I have a machine with 24 physical cores (at least I was told so) running Debian: Linux 3.2.0-4-amd64 #1 SMP Debian 3.2.68-1+deb7u1 x86_64 GNU/Linux
. It seems to be correct:
usr@machine:~/$ cat /proc/cpuinfo | grep processor
processor : 0
processor : 1
<...>
processor : 22
processor : 23
I had some issues trying to load all cores with Python's multiprocessing.pool.Pool
. I used Pool(processes=None)
; the docs say that Python uses cpu_count()
if None
is provided.
Alas, only 8 cores were 100% loaded, others remained idle (I used htop
to monitor CPU load). I thought that I cannot cook Pools
properly and tried to invoke 24 processes "manually":
print 'Starting processes...'
procs = list()
for param_set in all_params: # 24 items
p = Process(target=_wrap_test, args=[param_set])
p.start()
procs.append(p)
print 'Now waiting for them.'
for p in procs:
p.join()
I had 24 "greeting" messages from the processes I started:
Starting processes...
Executing combination: Session len: 15, delta: 10, ratio: 0.1, eps_relabel: 0.5, min_pts_lof: 5, alpha: 0.01, reduce: 500
< ... 22 more messages ... >
Executing combination: Session len: 15, delta: 10, ratio: 0.1, eps_relabel: 0.5, min_pts_lof: 7, alpha: 0.01, reduce: 2000
Now waiting for them.
But still only 8 cores were loaded:
I've read here on SO that there may be issues with numpy
, OpenBLAS and multicore execution. This is how I start my code:
OPENBLAS_MAIN_FREE=1 python -m tests.my_module
And after all imports I do:
os.system("taskset -p 0xff %d" % os.getpid())

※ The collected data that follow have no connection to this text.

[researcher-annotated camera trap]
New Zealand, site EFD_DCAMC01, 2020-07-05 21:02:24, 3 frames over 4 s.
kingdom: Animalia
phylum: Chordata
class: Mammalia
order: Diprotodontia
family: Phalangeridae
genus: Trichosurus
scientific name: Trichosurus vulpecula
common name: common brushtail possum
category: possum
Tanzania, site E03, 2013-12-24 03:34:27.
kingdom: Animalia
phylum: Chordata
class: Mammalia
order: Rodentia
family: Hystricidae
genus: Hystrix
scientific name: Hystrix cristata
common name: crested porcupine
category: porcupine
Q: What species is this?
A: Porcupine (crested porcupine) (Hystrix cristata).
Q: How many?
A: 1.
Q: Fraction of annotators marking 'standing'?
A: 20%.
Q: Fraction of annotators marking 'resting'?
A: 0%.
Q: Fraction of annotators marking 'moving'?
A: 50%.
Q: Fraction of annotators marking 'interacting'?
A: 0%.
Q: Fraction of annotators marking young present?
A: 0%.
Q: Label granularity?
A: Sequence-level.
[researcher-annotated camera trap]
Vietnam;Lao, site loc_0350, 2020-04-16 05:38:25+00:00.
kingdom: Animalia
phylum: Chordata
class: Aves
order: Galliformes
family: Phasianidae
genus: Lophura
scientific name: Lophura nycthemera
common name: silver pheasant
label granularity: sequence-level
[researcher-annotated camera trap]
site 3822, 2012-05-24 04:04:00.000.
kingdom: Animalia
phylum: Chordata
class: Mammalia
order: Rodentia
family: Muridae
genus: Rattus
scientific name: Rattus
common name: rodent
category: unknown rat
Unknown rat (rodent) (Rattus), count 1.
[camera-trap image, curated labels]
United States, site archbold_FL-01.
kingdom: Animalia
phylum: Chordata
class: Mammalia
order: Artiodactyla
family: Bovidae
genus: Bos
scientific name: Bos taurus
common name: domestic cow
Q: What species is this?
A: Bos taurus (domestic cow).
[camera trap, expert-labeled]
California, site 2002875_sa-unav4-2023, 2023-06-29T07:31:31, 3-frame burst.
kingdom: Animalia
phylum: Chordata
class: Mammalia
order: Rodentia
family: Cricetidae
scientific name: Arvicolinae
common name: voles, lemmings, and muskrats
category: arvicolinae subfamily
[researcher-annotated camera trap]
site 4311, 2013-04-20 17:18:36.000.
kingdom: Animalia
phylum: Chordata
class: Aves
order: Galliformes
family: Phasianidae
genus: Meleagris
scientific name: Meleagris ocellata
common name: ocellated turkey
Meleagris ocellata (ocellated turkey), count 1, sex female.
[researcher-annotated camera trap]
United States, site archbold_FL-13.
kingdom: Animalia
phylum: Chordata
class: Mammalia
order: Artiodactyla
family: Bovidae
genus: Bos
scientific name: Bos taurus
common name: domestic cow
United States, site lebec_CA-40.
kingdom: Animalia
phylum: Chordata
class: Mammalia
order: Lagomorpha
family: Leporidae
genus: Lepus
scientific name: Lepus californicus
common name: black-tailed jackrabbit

So, here is the question: what should I do to have 100%-load on all cores? Is this just my poor Python usage or it has something to do with OS limitations on multicore machines?
UPDATED: one more interesting thing is some inconsistency within htop
output. If you look at the image above, you'll see that the table below the CPU load bars shows 30-50% load for much more than 8 cores, which is definitely different from what load bars say. Then, top
seems to agree with those bars: 8 cores 100%-loaded, others idle.
UPDATED ONCE AGAIN:
I used this rather popular post on SO when I added the os.system("taskset -p 0xff %d" % os.getpid())
line after all imports. I have to admit that I didn't think too much when I did that, especially after reading this:
With this line pasted in after the module imports, my example now runs on all cores
I'm a simple man. I see "works like a charm", I copy and paste. Anyway, while playing with my code I eventually removed this line. After that my code began executing on all 24 cores for the "manual" Process
starting scenario. For the Pool
scenario the same problem remained, no matter whether the affinity trick was used or not.
I don't think it's a real answer 'cause I don't know what the issue is with Pool
, but at least I managed to get all cores fully loaded. Thank you!